Biar pun epidemi HIV/AIDS sudah masuk tahun ke-35 pada tahun ini, tapi tetap saja ada media massa, media online dan media sosial yang tetap berpegang teguh pada mitos sebagai pijakan berita tentang HIV/AIDS. Kalau kita membaca atau mendengarkan berita di media massa tetap saja akan muncul pengaitan cara penularan HIV/AIDS dengan ‘perilaku menyimpang’, ‘seks bebas’, dll
Padahal, penularan HIV/AIDS melalui hubungan seksual sama sekali tidak ada kaitannya secara langsung dengan sifat hubungan seksual (zina, melacur, seks bebas, seks menyimpang, dll.) karena penularan HIV melalui hubungan seksual terjadi di dalam dan di luar nikah karena kondisi pada saat terjadi hubungan seksual yaitu salah satu atau kedua-duanya mengidap HIV/AIDS dan suami atau laki-laki tidak memakai kondom.

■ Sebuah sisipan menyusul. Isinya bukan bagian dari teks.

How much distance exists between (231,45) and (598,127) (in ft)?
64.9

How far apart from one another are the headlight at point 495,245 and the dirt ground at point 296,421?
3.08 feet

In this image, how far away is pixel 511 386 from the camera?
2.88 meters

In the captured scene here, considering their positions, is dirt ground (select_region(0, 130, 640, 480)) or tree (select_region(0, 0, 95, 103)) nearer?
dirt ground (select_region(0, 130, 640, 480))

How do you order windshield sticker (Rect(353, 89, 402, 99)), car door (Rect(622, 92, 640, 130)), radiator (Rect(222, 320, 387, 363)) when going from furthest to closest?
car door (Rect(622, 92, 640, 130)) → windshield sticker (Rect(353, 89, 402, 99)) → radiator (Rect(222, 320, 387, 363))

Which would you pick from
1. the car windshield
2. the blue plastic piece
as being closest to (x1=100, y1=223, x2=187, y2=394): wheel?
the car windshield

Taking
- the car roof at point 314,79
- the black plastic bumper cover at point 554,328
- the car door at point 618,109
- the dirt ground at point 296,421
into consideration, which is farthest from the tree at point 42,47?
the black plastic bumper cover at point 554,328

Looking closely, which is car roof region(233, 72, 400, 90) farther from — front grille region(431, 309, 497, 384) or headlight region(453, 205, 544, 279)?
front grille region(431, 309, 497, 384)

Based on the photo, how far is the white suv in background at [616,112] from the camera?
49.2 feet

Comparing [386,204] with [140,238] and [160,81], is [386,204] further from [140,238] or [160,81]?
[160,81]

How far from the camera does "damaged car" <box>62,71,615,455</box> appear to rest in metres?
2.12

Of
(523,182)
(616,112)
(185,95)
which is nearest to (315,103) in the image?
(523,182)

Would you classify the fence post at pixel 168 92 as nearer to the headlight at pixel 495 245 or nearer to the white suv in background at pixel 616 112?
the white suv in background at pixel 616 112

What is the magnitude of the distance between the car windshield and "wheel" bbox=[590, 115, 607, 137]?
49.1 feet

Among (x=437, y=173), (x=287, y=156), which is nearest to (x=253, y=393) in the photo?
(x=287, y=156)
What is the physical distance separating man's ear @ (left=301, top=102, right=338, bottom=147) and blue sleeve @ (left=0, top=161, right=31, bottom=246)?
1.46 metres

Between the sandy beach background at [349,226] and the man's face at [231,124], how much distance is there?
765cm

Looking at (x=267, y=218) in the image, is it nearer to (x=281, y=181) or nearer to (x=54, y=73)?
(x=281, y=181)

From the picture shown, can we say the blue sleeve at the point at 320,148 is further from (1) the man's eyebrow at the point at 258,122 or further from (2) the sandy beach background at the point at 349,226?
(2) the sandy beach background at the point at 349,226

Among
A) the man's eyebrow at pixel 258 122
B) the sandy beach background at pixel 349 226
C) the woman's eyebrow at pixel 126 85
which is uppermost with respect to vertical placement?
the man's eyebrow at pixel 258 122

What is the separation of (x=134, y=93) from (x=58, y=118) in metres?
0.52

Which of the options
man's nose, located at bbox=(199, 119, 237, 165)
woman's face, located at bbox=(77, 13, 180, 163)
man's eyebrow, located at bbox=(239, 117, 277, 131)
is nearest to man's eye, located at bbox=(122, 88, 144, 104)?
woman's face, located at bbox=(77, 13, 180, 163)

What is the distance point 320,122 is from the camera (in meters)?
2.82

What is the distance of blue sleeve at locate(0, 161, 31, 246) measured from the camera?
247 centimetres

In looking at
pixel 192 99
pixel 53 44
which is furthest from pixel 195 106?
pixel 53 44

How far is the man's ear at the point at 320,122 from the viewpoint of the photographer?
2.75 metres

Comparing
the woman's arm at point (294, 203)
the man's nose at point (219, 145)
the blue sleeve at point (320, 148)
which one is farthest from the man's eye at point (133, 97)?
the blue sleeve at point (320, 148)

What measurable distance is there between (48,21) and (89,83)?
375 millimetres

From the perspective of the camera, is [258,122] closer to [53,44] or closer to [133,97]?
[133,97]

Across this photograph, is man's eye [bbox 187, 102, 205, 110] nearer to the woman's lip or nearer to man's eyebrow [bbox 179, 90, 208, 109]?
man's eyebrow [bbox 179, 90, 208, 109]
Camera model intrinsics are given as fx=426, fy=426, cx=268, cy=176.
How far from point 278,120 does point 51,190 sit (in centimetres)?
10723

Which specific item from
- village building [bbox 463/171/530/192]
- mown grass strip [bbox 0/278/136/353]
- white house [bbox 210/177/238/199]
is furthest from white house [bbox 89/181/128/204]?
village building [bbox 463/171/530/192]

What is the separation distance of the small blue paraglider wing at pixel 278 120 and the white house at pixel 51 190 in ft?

Kondom pun mendapat stigma dari pemberitaan di media massa. Dikesankan sosialisasi kondom sebagai upaya untuk melegalkan zina. Tentu saja ini salah besar karena orang-orabg yang berzina, terutama laki-laki ‘hidung belang’ justru tidak mau pakai kondom karena berbagai alasan. Itu artinya wartawan yang menulis berita tentang kondom tidak melakukan riset dan pengamtan lapangan. Maka, berita itu hanya sebatas talking news yang nilainya sama dengan opini.